L’accusa di omicidio colposo e lesioni per i sette imputati, ritenuti responsabili di aver causato con una scorretta valutazione e informazione la morte o il ferimento di 32 persone in occasione del terremoto del 6 aprile, aveva scatenato due anni fa un filone di polemiche. La prima reazione da parte di molti, soprattutto all’interno della comunità scientifica, fu di interpretare la sentenza come un “processo alla scienza”, condannata per non aver saputo fornire una previsione impossibile da fare.

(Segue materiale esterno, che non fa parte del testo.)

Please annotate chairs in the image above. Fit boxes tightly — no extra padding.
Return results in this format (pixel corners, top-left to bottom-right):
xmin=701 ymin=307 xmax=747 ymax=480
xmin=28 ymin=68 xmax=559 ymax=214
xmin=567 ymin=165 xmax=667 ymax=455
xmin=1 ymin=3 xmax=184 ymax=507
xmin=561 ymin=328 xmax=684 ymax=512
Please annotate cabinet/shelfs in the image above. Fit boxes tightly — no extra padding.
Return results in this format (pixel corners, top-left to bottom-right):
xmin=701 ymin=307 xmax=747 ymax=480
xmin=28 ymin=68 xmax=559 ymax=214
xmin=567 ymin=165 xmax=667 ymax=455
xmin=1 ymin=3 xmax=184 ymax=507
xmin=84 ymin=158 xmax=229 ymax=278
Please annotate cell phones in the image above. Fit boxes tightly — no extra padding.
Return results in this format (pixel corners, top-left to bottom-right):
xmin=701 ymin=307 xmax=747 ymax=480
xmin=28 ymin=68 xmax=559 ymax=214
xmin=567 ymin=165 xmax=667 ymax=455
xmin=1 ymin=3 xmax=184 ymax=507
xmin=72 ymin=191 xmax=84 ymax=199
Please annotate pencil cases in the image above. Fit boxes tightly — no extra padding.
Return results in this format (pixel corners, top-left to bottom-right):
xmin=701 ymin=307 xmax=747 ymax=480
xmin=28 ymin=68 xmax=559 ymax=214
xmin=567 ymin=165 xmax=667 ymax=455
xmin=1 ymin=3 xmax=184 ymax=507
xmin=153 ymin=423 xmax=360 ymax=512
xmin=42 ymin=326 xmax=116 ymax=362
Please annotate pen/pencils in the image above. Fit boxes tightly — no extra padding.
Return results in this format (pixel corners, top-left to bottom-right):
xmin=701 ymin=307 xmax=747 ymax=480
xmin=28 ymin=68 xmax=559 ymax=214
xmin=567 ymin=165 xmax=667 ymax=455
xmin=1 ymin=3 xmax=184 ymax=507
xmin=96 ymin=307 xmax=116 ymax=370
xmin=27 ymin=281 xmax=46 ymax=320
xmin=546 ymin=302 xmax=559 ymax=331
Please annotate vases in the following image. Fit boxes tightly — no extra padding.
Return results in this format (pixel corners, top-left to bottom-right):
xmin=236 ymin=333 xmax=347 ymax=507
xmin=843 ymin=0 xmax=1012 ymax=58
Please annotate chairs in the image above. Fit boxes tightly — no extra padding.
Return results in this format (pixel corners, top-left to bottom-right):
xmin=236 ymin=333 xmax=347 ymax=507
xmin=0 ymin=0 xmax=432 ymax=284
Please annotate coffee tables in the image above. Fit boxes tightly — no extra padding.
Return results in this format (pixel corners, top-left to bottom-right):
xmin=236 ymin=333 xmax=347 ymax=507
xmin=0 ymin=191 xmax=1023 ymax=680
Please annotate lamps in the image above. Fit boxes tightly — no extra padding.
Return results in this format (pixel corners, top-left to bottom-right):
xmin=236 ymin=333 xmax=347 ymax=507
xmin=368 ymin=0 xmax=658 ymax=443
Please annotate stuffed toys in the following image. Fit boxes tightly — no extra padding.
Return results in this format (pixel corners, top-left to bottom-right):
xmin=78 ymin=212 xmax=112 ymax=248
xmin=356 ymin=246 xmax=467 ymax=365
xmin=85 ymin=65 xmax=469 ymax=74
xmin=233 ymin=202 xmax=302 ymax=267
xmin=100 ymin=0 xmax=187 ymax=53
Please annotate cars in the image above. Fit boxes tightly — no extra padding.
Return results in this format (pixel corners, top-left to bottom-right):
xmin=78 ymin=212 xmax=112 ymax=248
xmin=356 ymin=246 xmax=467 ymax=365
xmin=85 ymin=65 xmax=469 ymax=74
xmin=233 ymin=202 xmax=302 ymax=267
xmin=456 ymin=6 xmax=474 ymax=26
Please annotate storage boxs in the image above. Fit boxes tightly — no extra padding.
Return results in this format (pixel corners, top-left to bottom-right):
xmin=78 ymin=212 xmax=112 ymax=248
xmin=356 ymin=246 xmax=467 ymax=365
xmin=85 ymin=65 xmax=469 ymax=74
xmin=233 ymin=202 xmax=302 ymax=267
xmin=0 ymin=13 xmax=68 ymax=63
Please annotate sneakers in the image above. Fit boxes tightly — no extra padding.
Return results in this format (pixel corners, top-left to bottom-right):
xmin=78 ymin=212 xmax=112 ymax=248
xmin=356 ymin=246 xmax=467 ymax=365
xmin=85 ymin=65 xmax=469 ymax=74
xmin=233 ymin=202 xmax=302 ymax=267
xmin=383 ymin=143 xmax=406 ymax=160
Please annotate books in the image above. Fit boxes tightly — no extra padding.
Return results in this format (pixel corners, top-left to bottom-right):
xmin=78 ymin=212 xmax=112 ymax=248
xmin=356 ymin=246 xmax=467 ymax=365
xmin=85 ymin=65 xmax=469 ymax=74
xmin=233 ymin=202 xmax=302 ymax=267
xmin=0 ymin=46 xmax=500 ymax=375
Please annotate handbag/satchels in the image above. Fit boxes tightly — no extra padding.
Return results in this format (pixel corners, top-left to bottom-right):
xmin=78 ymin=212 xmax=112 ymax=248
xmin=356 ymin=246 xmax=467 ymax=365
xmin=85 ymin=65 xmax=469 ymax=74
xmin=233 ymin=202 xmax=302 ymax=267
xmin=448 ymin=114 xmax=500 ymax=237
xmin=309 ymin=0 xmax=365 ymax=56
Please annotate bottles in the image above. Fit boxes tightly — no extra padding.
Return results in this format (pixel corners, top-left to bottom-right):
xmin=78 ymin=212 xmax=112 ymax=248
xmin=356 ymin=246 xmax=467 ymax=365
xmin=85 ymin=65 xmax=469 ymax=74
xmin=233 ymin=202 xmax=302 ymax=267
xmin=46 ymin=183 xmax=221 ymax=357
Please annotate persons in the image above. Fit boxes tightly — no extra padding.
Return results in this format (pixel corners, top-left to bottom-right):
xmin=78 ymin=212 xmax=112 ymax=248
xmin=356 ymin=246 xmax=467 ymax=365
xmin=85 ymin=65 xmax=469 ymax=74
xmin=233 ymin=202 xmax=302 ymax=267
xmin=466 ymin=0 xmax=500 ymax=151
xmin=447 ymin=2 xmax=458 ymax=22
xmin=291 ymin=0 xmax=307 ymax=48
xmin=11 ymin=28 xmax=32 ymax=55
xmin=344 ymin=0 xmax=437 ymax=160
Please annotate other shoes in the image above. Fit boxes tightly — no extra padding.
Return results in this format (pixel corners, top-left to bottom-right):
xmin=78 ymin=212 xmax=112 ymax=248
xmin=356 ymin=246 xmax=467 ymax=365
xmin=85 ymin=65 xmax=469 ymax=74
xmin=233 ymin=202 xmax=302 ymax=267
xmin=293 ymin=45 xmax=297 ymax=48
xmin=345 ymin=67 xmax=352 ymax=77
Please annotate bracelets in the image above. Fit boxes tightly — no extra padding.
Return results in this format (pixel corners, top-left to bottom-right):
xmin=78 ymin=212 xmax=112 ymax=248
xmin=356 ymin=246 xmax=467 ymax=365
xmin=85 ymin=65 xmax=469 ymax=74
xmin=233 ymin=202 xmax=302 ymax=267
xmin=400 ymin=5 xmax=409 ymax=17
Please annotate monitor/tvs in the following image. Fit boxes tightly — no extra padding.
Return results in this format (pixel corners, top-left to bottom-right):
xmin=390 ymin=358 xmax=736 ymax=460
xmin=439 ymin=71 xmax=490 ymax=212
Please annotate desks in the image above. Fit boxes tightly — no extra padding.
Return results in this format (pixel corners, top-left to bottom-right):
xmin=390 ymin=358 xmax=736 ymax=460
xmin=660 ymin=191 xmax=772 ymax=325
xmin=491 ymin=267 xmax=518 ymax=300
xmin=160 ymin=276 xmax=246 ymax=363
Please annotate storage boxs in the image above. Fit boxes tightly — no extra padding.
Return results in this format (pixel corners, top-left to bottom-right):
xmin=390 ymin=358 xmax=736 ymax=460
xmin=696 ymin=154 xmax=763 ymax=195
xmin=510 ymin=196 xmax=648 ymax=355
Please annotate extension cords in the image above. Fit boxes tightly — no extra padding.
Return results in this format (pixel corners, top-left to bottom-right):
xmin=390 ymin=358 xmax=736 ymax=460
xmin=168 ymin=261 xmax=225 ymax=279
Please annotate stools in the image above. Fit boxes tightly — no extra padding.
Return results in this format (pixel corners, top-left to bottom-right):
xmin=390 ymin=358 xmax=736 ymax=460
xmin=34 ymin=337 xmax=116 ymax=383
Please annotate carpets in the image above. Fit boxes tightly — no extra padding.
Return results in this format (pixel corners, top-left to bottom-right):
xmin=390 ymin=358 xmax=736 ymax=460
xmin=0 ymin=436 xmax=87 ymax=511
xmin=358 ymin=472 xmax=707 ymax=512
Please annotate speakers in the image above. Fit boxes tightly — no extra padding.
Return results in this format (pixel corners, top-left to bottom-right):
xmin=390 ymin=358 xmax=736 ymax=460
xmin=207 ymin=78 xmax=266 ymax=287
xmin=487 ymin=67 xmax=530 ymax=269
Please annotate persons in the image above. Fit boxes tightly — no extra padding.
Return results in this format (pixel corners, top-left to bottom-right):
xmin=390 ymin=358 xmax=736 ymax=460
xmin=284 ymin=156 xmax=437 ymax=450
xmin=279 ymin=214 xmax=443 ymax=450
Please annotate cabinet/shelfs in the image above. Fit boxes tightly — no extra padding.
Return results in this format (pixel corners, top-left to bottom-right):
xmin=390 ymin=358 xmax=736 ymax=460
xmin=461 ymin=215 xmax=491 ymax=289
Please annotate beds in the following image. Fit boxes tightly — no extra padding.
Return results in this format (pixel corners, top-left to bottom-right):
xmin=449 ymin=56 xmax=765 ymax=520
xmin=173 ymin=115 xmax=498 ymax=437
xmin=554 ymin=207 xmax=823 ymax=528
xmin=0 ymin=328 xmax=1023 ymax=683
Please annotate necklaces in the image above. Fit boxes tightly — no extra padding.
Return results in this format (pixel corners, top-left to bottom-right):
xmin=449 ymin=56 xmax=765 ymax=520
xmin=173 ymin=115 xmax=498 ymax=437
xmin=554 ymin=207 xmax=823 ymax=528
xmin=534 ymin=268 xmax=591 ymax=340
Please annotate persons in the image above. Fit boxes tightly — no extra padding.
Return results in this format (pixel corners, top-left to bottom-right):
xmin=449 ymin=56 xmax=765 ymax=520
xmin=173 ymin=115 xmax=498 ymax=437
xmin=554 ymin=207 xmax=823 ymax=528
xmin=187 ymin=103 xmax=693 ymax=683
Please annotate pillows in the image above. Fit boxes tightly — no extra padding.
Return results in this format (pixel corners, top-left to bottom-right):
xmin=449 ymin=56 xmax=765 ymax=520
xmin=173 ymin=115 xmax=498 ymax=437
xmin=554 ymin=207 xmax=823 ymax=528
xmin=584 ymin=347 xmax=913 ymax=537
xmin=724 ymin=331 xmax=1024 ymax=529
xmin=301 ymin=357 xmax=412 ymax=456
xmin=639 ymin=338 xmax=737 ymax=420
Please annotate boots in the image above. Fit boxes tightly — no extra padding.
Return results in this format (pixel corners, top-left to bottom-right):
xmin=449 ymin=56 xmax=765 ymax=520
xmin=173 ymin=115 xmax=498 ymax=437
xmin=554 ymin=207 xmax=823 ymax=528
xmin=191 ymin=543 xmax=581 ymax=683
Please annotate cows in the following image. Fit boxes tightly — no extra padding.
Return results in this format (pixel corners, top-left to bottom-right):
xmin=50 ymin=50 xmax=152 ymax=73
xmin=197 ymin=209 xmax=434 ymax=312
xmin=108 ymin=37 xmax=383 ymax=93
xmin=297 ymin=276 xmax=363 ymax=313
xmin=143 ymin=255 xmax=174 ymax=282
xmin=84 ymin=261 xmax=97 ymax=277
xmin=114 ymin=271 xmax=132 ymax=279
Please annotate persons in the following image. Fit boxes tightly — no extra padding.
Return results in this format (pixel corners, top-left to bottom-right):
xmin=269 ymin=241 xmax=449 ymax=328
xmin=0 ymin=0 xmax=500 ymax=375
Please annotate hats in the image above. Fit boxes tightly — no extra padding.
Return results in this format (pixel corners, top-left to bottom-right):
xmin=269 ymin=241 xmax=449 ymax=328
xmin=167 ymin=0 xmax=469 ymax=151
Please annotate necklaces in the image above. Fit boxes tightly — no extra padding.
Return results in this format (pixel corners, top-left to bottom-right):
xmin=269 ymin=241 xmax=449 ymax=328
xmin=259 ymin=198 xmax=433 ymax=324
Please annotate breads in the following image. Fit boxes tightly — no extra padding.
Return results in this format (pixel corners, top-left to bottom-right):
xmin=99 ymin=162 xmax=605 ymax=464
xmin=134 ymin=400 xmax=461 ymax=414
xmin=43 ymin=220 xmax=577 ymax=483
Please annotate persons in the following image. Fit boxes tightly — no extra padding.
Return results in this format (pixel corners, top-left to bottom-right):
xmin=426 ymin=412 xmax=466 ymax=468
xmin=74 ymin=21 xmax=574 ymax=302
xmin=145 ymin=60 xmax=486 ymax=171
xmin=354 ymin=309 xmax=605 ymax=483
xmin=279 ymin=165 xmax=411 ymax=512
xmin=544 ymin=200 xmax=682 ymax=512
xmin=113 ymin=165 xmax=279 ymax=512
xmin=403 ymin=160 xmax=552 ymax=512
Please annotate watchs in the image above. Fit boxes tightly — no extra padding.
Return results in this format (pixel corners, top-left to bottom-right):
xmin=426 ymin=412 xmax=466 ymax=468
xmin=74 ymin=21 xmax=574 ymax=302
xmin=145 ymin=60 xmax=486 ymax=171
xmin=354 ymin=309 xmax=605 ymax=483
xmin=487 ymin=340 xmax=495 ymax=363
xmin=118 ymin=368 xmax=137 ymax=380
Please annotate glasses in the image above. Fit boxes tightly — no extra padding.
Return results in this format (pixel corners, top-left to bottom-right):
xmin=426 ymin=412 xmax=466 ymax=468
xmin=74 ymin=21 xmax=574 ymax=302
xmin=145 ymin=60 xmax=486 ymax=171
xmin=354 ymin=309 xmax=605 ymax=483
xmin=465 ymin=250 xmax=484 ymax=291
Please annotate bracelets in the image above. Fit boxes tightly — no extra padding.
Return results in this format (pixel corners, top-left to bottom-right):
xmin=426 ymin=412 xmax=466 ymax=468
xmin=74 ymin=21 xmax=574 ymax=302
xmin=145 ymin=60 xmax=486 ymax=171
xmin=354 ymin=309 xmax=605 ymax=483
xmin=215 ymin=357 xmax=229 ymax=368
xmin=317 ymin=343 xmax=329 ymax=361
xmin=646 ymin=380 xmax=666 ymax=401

È proprio contro questa visione che si è espresso lo scorso 10 ottobre il procuratore generale dell’Aquila Romolo Como, che ha tacciato di disinformazione i tentativi di far passare il procedimento giuridico come un processo alla scienza. ”La colpa non attiene al mancato allarme”, ha sostenuto al processo d’Appello il procuratore generale, “ma alla errata, inidonea, superficiale analisi del rischio e di una carente e forviante informazione che ha fatto mutare i comportamenti degli aquilani di attuare le tradizionali misure dopo scosse forti. La colpa generica è la negligenza e l’imprudenza nel fare quella valutazione”.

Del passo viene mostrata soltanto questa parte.